## Goal of the exercise
Copy the records word for word, starting at the line that contains "Roughly how far" and ending with the last line of the records.

## Material shown

==================================================

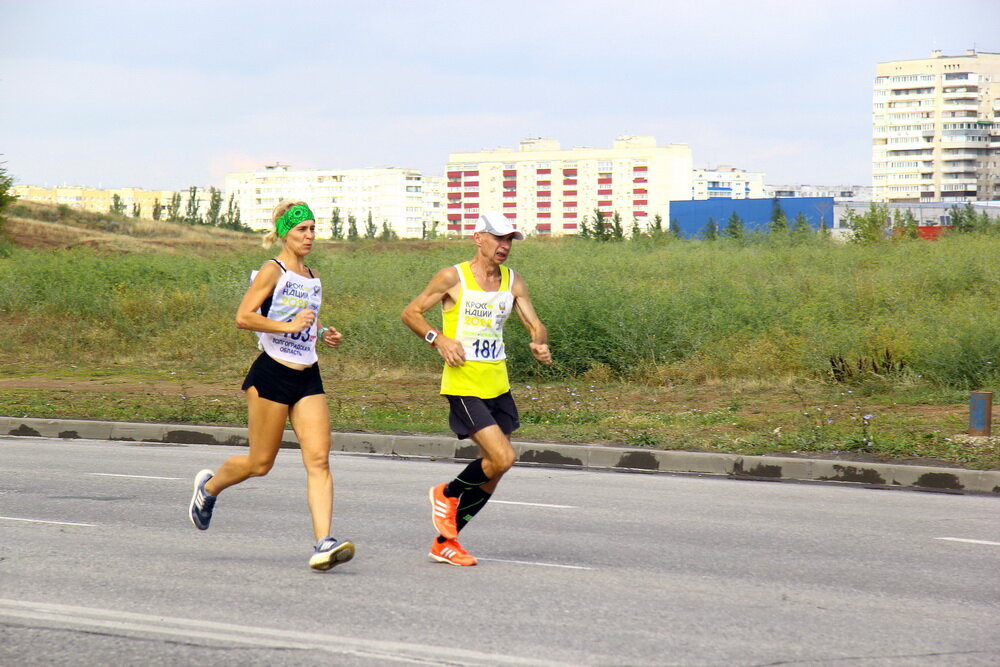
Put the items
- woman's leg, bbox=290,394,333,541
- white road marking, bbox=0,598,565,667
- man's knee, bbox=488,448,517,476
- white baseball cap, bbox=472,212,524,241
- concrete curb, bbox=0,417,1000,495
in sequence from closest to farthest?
white road marking, bbox=0,598,565,667 → woman's leg, bbox=290,394,333,541 → man's knee, bbox=488,448,517,476 → white baseball cap, bbox=472,212,524,241 → concrete curb, bbox=0,417,1000,495

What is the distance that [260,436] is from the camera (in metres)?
6.86

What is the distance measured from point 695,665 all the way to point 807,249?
31.6 meters

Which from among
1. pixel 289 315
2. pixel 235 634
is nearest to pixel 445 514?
pixel 289 315

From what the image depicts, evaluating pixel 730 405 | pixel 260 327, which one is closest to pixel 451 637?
pixel 260 327

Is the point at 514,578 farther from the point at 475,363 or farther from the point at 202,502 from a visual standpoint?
the point at 202,502

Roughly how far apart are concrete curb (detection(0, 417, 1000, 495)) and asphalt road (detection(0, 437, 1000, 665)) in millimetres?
532

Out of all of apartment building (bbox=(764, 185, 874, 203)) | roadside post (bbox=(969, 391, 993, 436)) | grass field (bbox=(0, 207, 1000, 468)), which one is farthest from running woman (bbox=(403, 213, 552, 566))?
apartment building (bbox=(764, 185, 874, 203))

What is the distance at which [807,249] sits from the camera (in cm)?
3522

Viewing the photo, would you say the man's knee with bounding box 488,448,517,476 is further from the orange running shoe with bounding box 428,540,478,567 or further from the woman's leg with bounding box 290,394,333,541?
the woman's leg with bounding box 290,394,333,541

==================================================

## Task response
Roughly how far apart are concrete curb (detection(0, 417, 1000, 495)) and asphalt road (detection(0, 437, 1000, 665)) in millimetres?
532

Out of all of apartment building (bbox=(764, 185, 874, 203)) | roadside post (bbox=(969, 391, 993, 436)) | grass field (bbox=(0, 207, 1000, 468)), which one is farthest from running woman (bbox=(403, 213, 552, 566))?
apartment building (bbox=(764, 185, 874, 203))

What is the distance at which [807,249] sits from the camera (in cm)?
3522

Viewing the photo, would you say the man's knee with bounding box 488,448,517,476 is further from the orange running shoe with bounding box 428,540,478,567 or further from the woman's leg with bounding box 290,394,333,541?
the woman's leg with bounding box 290,394,333,541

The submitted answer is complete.